■ **Material provided**:
------------------------------------------------------------------------

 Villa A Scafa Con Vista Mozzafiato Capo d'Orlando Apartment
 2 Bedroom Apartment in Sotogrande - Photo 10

------------------------------------------------------------------------

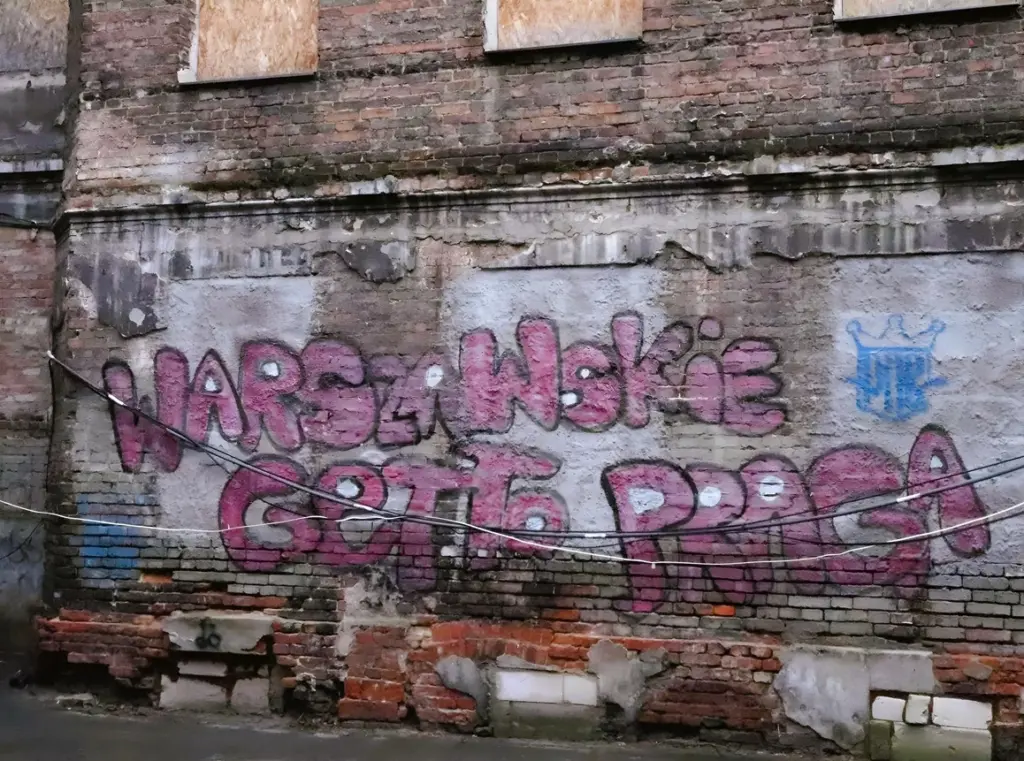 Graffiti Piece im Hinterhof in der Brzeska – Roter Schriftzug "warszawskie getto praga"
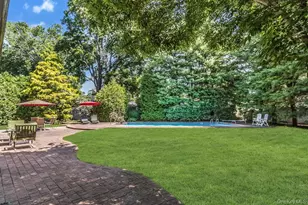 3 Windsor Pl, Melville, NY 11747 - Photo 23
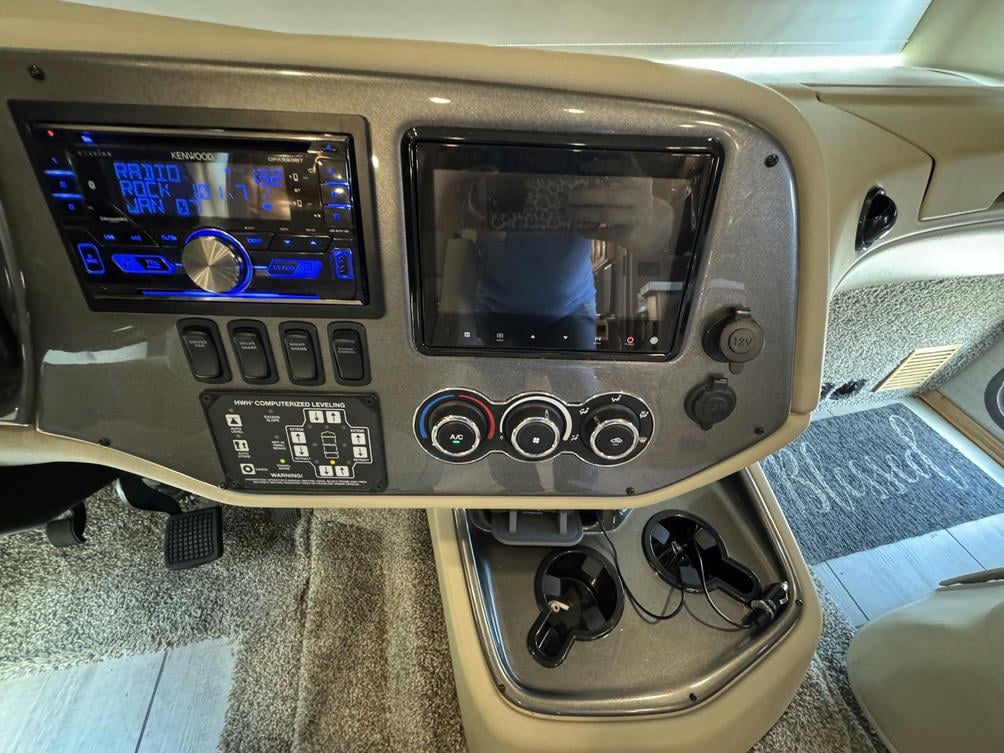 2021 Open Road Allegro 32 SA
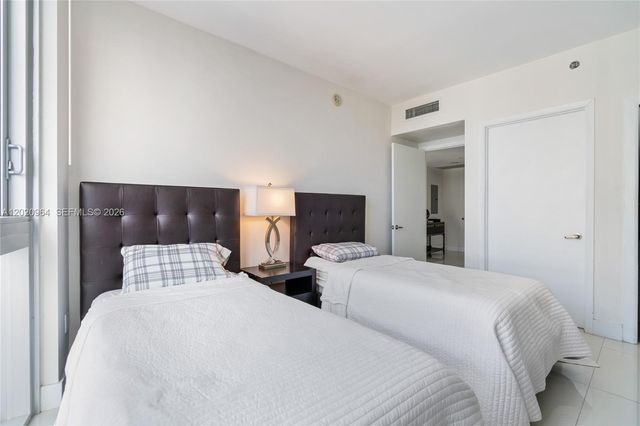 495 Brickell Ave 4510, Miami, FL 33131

------------------------------------------------------------------------

■ **Activity**: Can you copy out, word for word, the rows from the one containing "Graffiti Piece im" through the one containing "495 Brickell Ave 4510, Miami, FL 33131", inclusive, without the pictures?

■ **Task response**:
 Graffiti Piece im Hinterhof in der Brzeska – Roter Schriftzug "warszawskie getto praga"
 3 Windsor Pl, Melville, NY 11747 - Photo 23
 2021 Open Road Allegro 32 SA
 495 Brickell Ave 4510, Miami, FL 33131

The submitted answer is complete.